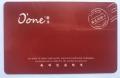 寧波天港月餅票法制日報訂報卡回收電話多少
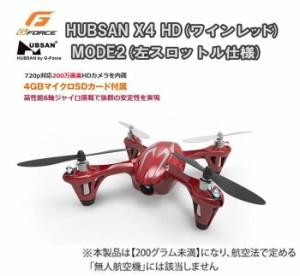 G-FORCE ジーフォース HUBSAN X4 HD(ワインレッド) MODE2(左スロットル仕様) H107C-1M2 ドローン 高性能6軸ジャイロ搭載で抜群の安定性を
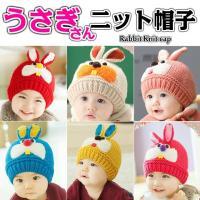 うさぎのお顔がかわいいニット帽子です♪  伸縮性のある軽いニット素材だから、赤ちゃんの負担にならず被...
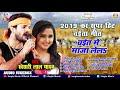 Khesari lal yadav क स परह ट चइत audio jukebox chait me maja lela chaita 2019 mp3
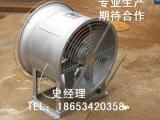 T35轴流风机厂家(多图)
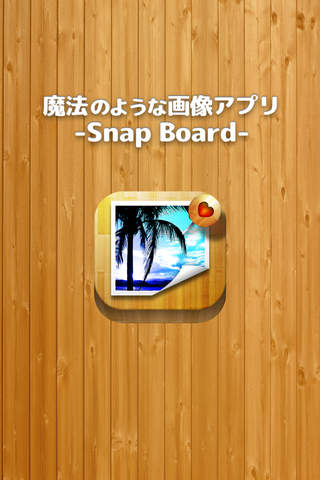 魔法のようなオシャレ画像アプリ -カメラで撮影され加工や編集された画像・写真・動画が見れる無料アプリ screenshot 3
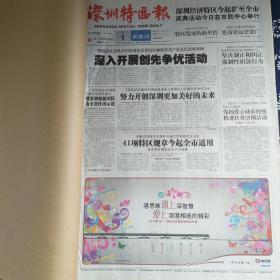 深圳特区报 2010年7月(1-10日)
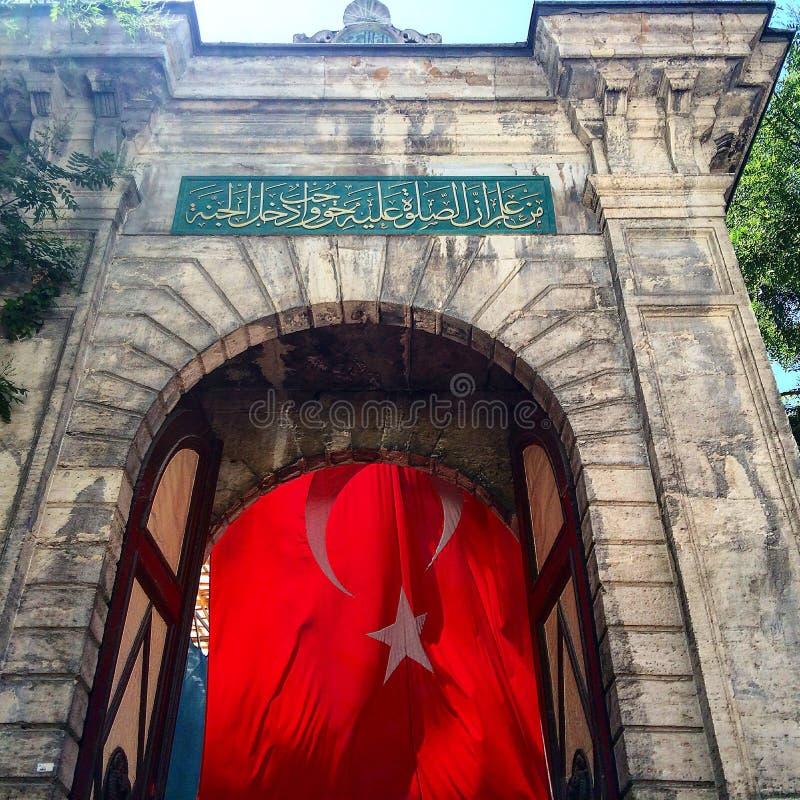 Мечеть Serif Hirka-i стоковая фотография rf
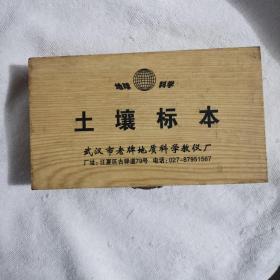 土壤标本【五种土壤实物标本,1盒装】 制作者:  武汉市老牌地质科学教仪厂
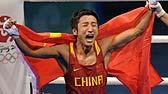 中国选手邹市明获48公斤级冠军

▸ **Task prompt**: Return each entry exactly as it stands above, apart from any images.

▸ **Answer box**:
 寧波天港月餅票法制日報訂報卡回收電話多少
 G-FORCE ジーフォース HUBSAN X4 HD(ワインレッド) MODE2(左スロットル仕様) H107C-1M2 ドローン 高性能6軸ジャイロ搭載で抜群の安定性を
 うさぎのお顔がかわいいニット帽子です♪  伸縮性のある軽いニット素材だから、赤ちゃんの負担にならず被...
 Khesari lal yadav क स परह ट चइत audio jukebox chait me maja lela chaita 2019 mp3
 T35轴流风机厂家(多图)
 魔法のようなオシャレ画像アプリ -カメラで撮影され加工や編集された画像・写真・動画が見れる無料アプリ screenshot 3
 深圳特区报 2010年7月(1-10日)
 Мечеть Serif Hirka-i стоковая фотография rf
 土壤标本【五种土壤实物标本,1盒装】 制作者:  武汉市老牌地质科学教仪厂
 中国选手邹市明获48公斤级冠军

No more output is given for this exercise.